A – If you believe your identity has been stolen it very well could negatively impact your credit score. Contact us immediately so we can work to have any fraudulent accounts removed from your credit reports, as well as any attempts to open new accounts in your name.
Q – How long will a bankruptcy filing stay on my credit report?
A – If you have filed for bankruptcy in the past you can expect the credit reporting agencies to list this on your credit report for 7 to 10 years. If you filed Chapter 7 it will be listed on your credit report for 10 years, and if you filed Chapter 13 it will appear for 7 years. Please understand that if you started the bankruptcy process but never completed it, a bankruptcy mark will still appear on your credit report for the same duration of time as mentioned. However, instead of the motion being filed it will be noted as dismissed.
Q – What is the Fair Credit Reporting Act and how does it protect me?
A – Fair Credit Reporting Act or FCRA is a consumer protection law that helps to ensure the accuracy, fairness, and privacy of the information in a consumer’s credit bureau files. The purpose of this federal law is to regulate the way credit agencies can collect, access, and share the information in your personal credit reports.
Q – The debt collection agency will not verify my debt. Is this a FCRA violation?
A – When a debt collection agency takes on your past due account, they must notify you via mail or telephone. From the time of the notification you then have 30 days to request verification of the debt. If you request verification, we recommend this be done with a letter sent via certified mail. If you realize your debt has been sent to a collection agency and it has been past the 30 days from when they first inherited the account, they no longer are obligated to verify the debt and are no longer in any violation of the FCRA for not responding to your request.
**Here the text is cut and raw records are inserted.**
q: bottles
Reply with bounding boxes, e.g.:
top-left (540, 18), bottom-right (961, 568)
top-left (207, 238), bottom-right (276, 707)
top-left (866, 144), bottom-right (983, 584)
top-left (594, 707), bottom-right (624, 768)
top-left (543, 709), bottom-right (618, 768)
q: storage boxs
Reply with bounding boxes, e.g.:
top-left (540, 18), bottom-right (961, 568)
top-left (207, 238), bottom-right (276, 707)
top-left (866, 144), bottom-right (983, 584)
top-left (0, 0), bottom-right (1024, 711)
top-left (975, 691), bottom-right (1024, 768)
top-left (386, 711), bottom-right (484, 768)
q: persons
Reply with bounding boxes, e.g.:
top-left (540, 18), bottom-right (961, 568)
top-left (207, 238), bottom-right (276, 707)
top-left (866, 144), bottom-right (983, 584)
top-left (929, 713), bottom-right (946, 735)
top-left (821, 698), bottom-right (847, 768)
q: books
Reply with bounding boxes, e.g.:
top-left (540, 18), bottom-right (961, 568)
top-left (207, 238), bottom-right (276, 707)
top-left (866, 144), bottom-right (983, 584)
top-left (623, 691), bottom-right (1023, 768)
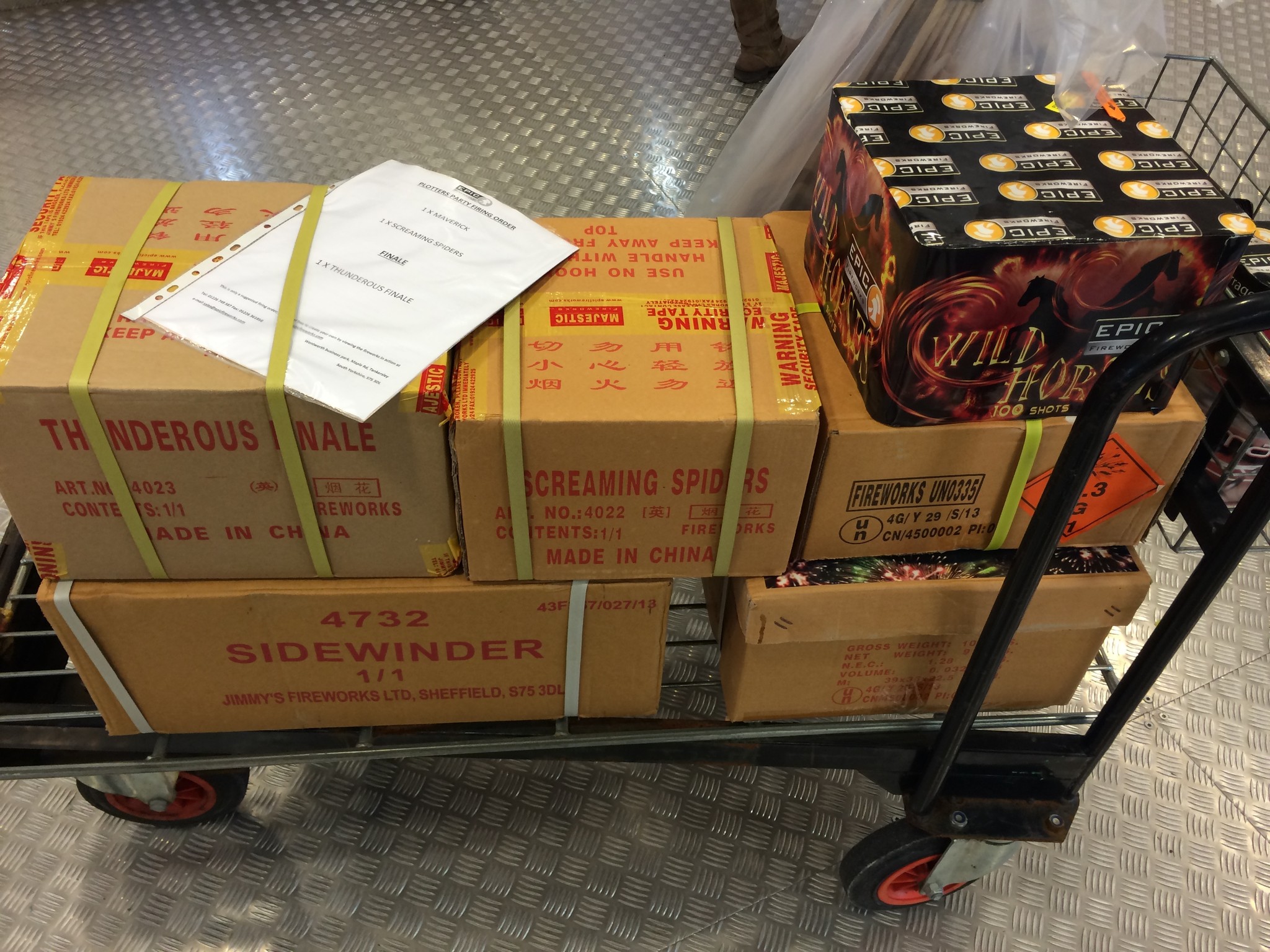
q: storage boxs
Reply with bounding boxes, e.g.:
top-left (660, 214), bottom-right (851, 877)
top-left (0, 66), bottom-right (1263, 743)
Q – Are there any allowances for late or missed payment due to financial hardships from COVID-19?
A – Many creditors are offering forbearance during these uncertain financial times. Forbearance will grant you permission to postpone payments for a certain amount of time. If you do file forbearance, please be sure to ask your creditor before you plan to skip the payment. Also, be aware of the terms of the forbearance as in many instances creditors will expect a lump sum at the end of the forbearance for the missed months. Sometimes this can compound the problem rather than help.
Q – Why was Credit KODA formed?
A- It is our mission to fight for the little guy and right the wrongs for people that are unable to do it themselves. Credit KODA was formed as a non-profit to show separation from the rotten credit repair industry. The fact is fixing errors is not hard if you know what you’re doing, and we believe everyone should have free access to ensure their credit report is correct. Our goal is to hold Credit Reporting Agencies responsible for not correcting errors when that should be corrected. Credit KODA in alliance with our network of attorneys can do just that.